● **Page excerpt**:
Conclusions and Discussion

Main Conclusions

  1. Theoretical Contribution: Successfully extends natural strategies to stochastic MAS, establishing a complete complexity landscape
  2. Practical Value:
    • ∆P₂ complexity of deterministic strategies has practical potential
    • Can capture bounded-memory POMDP without significant complexity loss
  3. Theoretical Insights:
    • Double exponential blowup from PATL to PATL* stems from LTL model checking
    • Exponential space blowup for probabilistic strategies originates from real arithmetic encoding
    • Complexity gap between deterministic and probabilistic strategies remains unresolved in related work

Limitations

  1. Complexity Gaps:
    • NatPATL* deterministic strategies: 2EXPTIME-hard vs 2NEXPTIME upper bound
    • Whether upper or lower bounds can be improved is an open question
  2. Practical Implementation:
    • 3EXPSPACE complexity may be infeasible in practice
    • Lacks experimental evaluation on actual systems
  3. Expressiveness Limitations:
    • Cannot express certain properties requiring infinite memory
    • Choice of complexity bound k requires domain knowledge
  4. Probabilistic Strategy Lower Bounds:
    • No evidence of complexity separation between probabilistic and deterministic strategies
    • May require new constructions from POMDP or Dec-POMDP

Future Directions

  1. Extension to PSL: Feasible but difficult to improve 3EXPSPACE complexity
  2. Qualitative Fragments: Consider qualitative PATL* or PSL with only >0 and =1 thresholds, potentially achieving better complexity
  3. Quantitative Techniques: Apply probabilistic model checking techniques (graph analysis, bisimulation minimization, symbolic techniques, partial order reduction)
  4. Epistemic Operators: Extend to epistemic logic framework, handling knowledge and belief
  5. Approximation Algorithms: Develop heuristic or approximate algorithms for practical applications
  6. Tool Implementation: Develop prototype tools and evaluate on practical cases

In-Depth Evaluation

Strengths

  1. Theoretical Rigor:
    • Complete complexity upper and lower bound proofs
    • Detailed semantic definitions (probability space construction)

● **Recorded information**:
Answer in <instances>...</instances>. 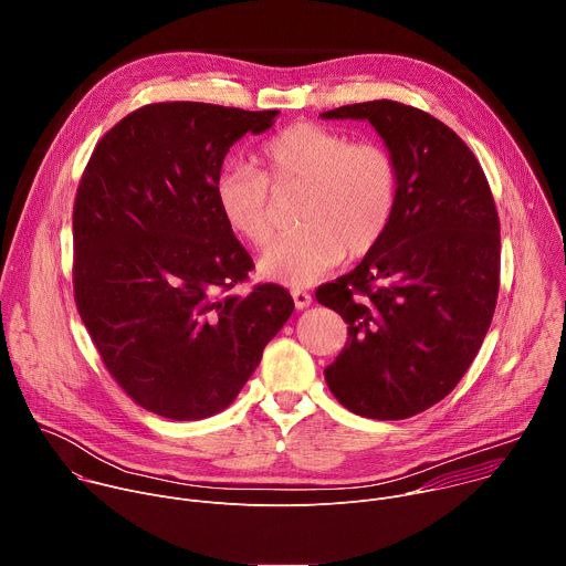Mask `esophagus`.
Masks as SVG:
<instances>
[{
    "label": "esophagus",
    "mask_w": 566,
    "mask_h": 566,
    "mask_svg": "<svg viewBox=\"0 0 566 566\" xmlns=\"http://www.w3.org/2000/svg\"><path fill=\"white\" fill-rule=\"evenodd\" d=\"M291 295H293V302H295L297 308H306L311 304V295L306 291H302V289H293Z\"/></svg>",
    "instance_id": "esophagus-1"
}]
</instances>
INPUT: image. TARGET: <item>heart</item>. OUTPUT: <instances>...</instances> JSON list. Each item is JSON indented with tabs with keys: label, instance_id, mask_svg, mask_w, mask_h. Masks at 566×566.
Returning <instances> with one entry per match:
<instances>
[{
	"label": "heart",
	"instance_id": "b5f03b06",
	"mask_svg": "<svg viewBox=\"0 0 566 566\" xmlns=\"http://www.w3.org/2000/svg\"><path fill=\"white\" fill-rule=\"evenodd\" d=\"M260 170L228 164L214 177V203L226 226L253 247L273 237L271 188L306 186L300 232L277 239L260 262L264 280L306 286L336 269L345 255L371 253L398 206V166L378 143H352L340 132L295 123L260 149Z\"/></svg>",
	"mask_w": 566,
	"mask_h": 566
}]
</instances>
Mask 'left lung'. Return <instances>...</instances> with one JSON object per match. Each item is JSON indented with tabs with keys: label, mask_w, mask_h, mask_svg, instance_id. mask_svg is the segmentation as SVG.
<instances>
[{
	"label": "left lung",
	"mask_w": 566,
	"mask_h": 566,
	"mask_svg": "<svg viewBox=\"0 0 566 566\" xmlns=\"http://www.w3.org/2000/svg\"><path fill=\"white\" fill-rule=\"evenodd\" d=\"M398 166V206L380 244L315 297L349 325L325 369L354 415L410 419L446 398L474 360L500 291V219L479 160L434 116L394 101L345 105Z\"/></svg>",
	"instance_id": "left-lung-1"
}]
</instances>
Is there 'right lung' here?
<instances>
[{"mask_svg": "<svg viewBox=\"0 0 566 566\" xmlns=\"http://www.w3.org/2000/svg\"><path fill=\"white\" fill-rule=\"evenodd\" d=\"M277 109L156 103L96 145L73 206V291L116 382L172 421L226 410L295 304L286 289H232L253 269L221 219L228 149Z\"/></svg>", "mask_w": 566, "mask_h": 566, "instance_id": "1", "label": "right lung"}]
</instances>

● **Requirements**:
Reproduce the excerpt on strategy logic complexity between "In-Depth Evaluation" and "(probability space construction)", inclusive. The data has no connection to the excerpt on strategy logic complexity.

● **Expected answer**:
In-Depth Evaluation

Strengths

  1. Theoretical Rigor:
    • Complete complexity upper and lower bound proofs
    • Detailed semantic definitions (probability space construction)